1. That the claimant, Christina Carr, is the wife of tpe decedent and, in the absence of any designation of beneficiary by the decedent, she would be entitled to the compensation payable pursuant to §3(a) of the Act.

2. That the decedent, Loring Carr, was employed as a game warden in the Law Enforcement Division of the Department of Conservation and was engaged in the active performance of his duties, within the meaning of §2(c) of the Act, on November 17, 1972.

3. That on said date at about 8:12 a.m., Officer Loring Carr was killed in an automobile accident on Route 67 about 13 miles south of Jacksonville. He was on patrol duty, in uniform, riding in a state owned patrol car equipped with state police radio, driven by a fellow law enforcement officer, Eugene Allen. [Officer Allen died in the same accident, and his death is the subject of Claim No. 00035 in this court.] That the said state patrol car was proceeding north in the northbound lane when the southbound automobile, driven by one David H. Liebman, crossed over the center line and into the path of the State Conservation Department vehicle; that the Liebman car crossed into the lane of traffic of the State Conservation Department vehicle without warning, at high speed, and without giving Officer Allen an opportunity to avoid the head-on collision.

4. That Officer Carr was killed in the line of duty as defined in §2(c) of the Act.

5. That the proof submitted in support of this claim satisfies all of the requirements of the Act, under literal interpretation, and the claim is therefore compensable thereunder.

The court wishes to add, parenthetically, that in several cases of this type we have felt some uncertainty as to the legislature’s intent by the words underlined in the following definition in the Act:

§2(c) "killed in the line of duty” means losing one’s life as a result of injury received in the active performance of duties as a law enforcement officer or fireman if the death occurs within one year from the date the injury was received and if that injury arose from violence or other accecental cause.”

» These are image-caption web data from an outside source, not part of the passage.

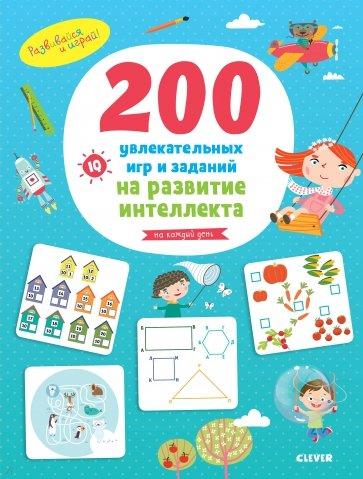 200 увлекательных игр и заданий на развитие интеллекта на каждый день. 3-6 лет
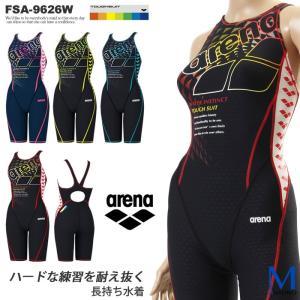 レディース 競泳練習用水着 女性 arena アリーナ FSA-9626w|mizugi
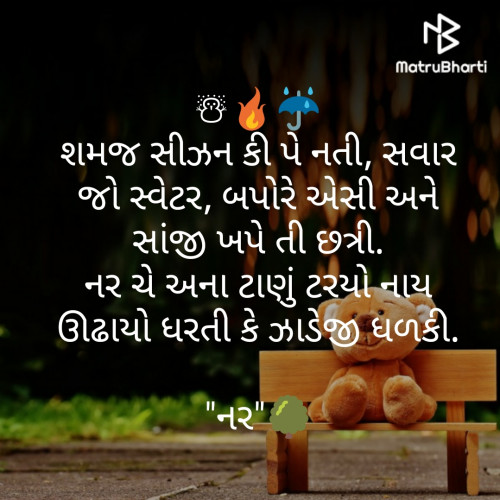 Quotes, Poems and Stories by Naranji Jadeja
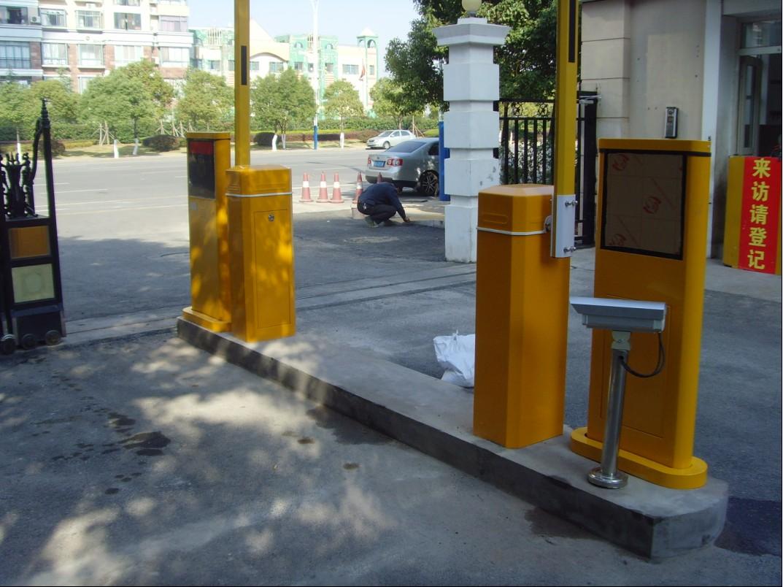 重庆智能停车场收费管理系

We are mindful of the fact that the legislature’s intent cannot always be determined from a particular clause or phrase without considering the general purposes of the Act when reading it as a whole. There are other parts of the Act, as in §2(a), which leads us to believe that "other accidental cause’’ should include only such accidents that arise from the risks inherent in, and peculiar to, the duties of law enforcement; and that it would not include a normal hazard to which other persons may be equally exposed, i.e., a highway accident caused by the negligence or wrongful act of another party.

Nevertheless, we agree with claimant’s memorandum, that the legislature added no such qualifying words to the phrase, "or other accidental cause”. We urge the legislature to consider the necessity of clarifying this phrase, as we have indicated, so that the true intent of the legislature may be fully carried out, as mandated in Ch. 131 §1.01, Ill. Rev. Stat., 1971. Until the phrase in question is so clarified, we must administer the Act literally, as we have done in this opinion.

It Is Hereby Ordered that the sum of $10,000 (ten thousand dollars) be awarded to Christina Carr as wife and beneficiary of the deceased law enforcement officer, Coring Carr.